▶ **Task to complete**:
Leaving the images aside, print every record in the material exactly.

++++ Task inputs

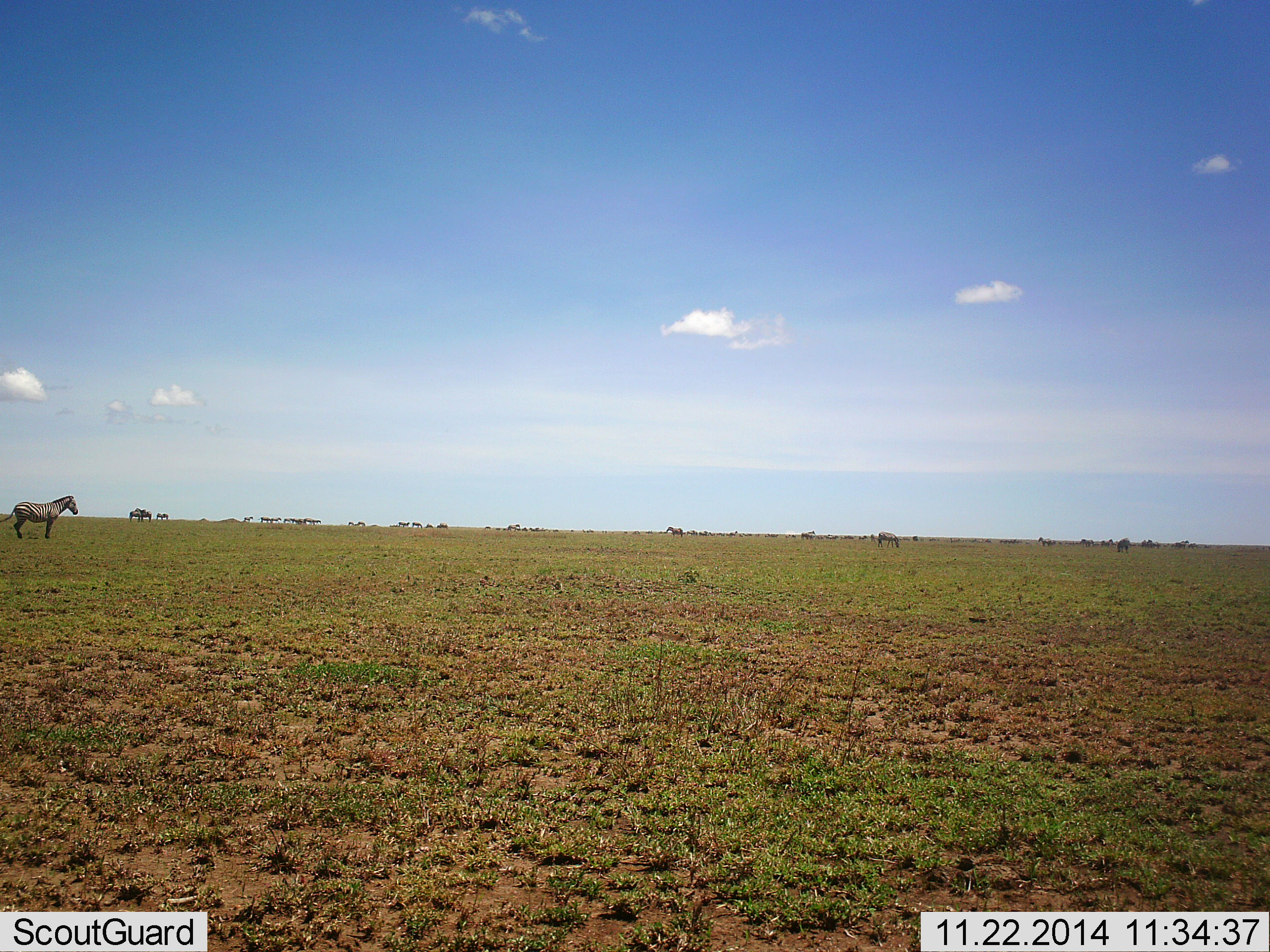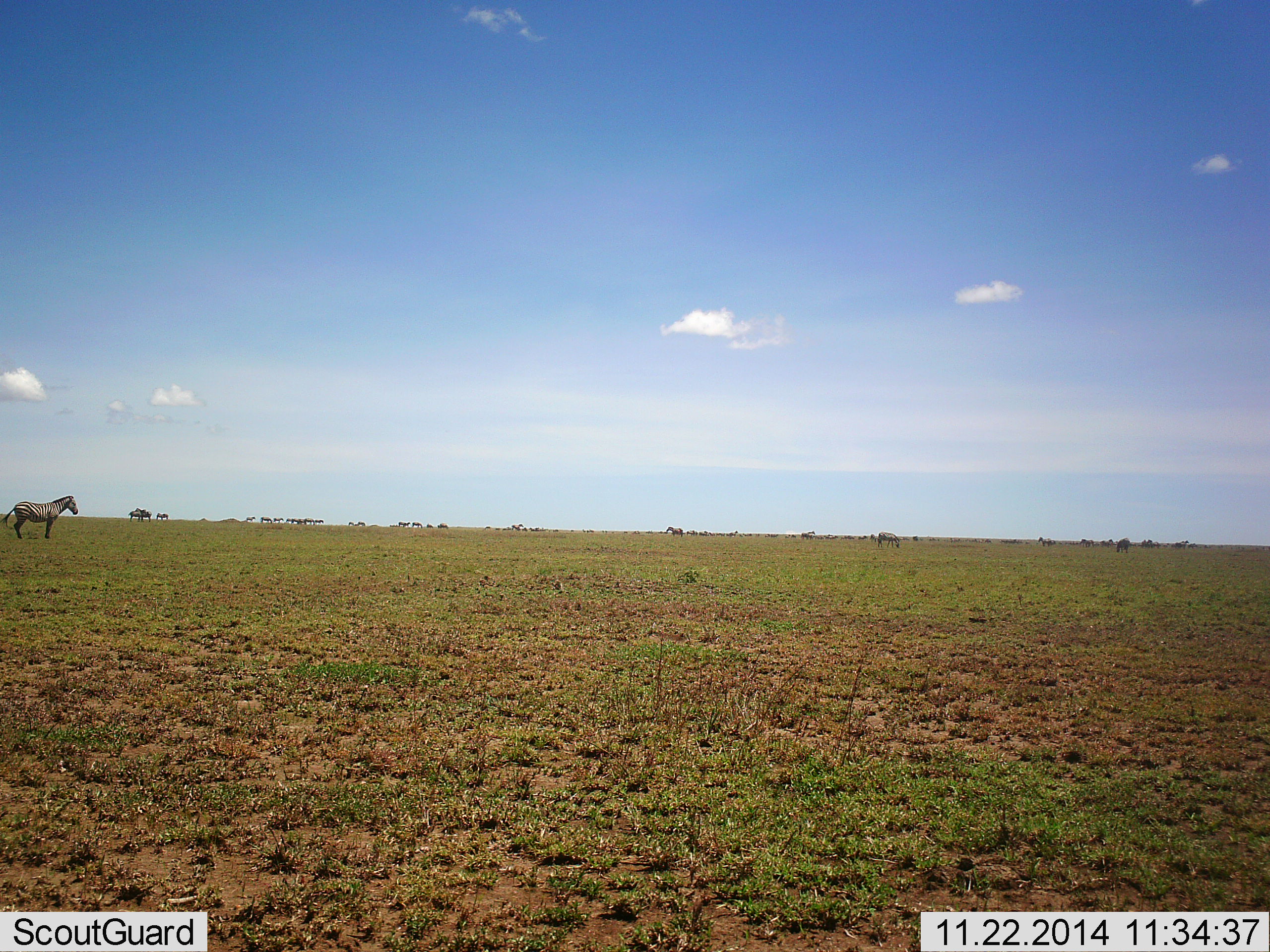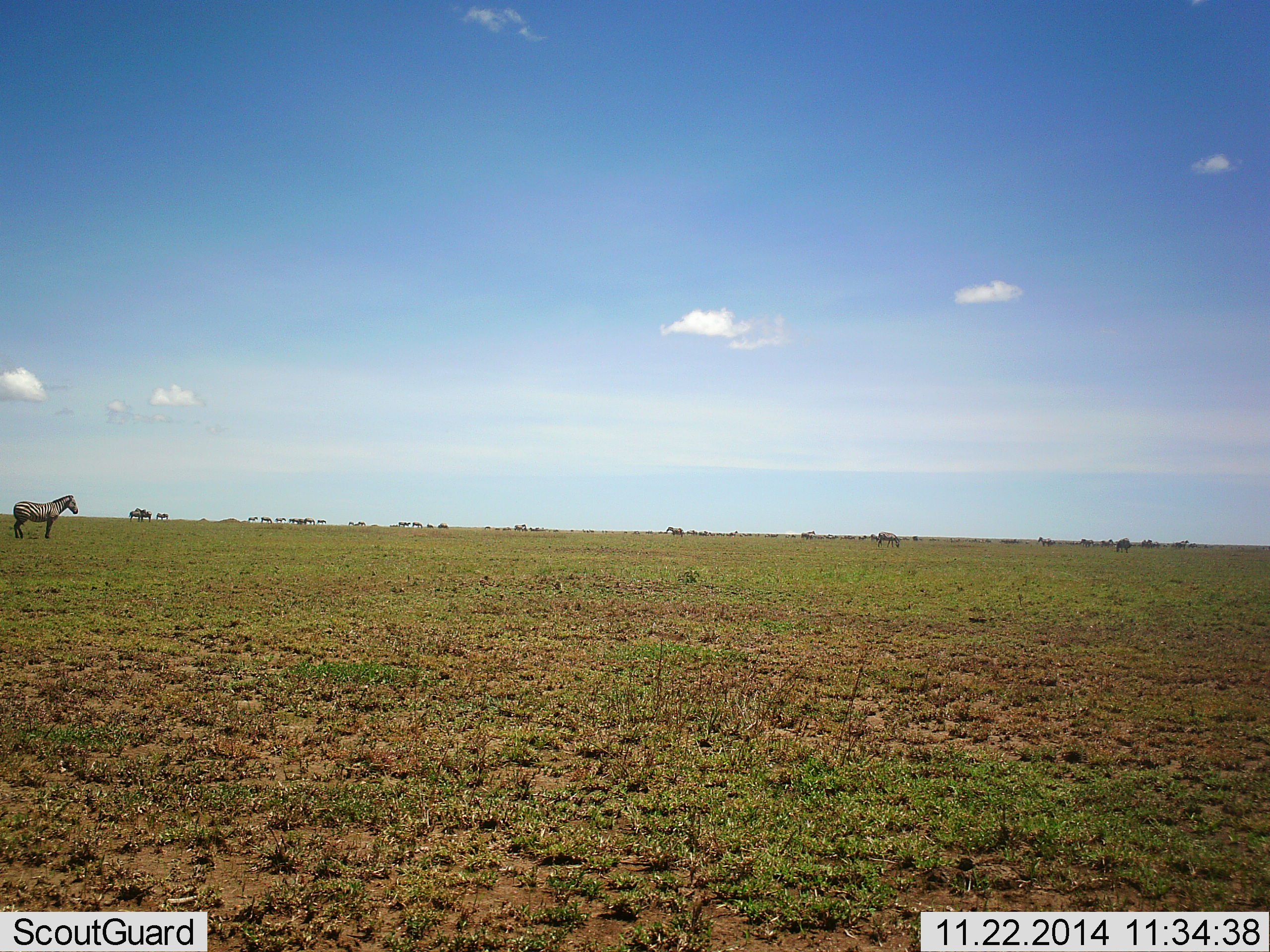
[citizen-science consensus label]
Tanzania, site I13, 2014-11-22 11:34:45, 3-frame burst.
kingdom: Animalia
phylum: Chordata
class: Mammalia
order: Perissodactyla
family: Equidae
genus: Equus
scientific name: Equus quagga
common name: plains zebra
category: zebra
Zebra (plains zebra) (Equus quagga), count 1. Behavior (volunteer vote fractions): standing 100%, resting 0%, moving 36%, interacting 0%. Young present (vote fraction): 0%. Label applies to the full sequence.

++++++++

▶ **Response to the exercise**:
[citizen-science consensus label]
Tanzania, site I13, 2014-11-22 11:34:45, 3-frame burst.
kingdom: Animalia
phylum: Chordata
class: Mammalia
order: Perissodactyla
family: Equidae
genus: Equus
scientific name: Equus quagga
common name: plains zebra
category: zebra
Zebra (plains zebra) (Equus quagga), count 1. Behavior (volunteer vote fractions): standing 100%, resting 0%, moving 36%, interacting 0%. Young present (vote fraction): 0%. Label applies to the full sequence.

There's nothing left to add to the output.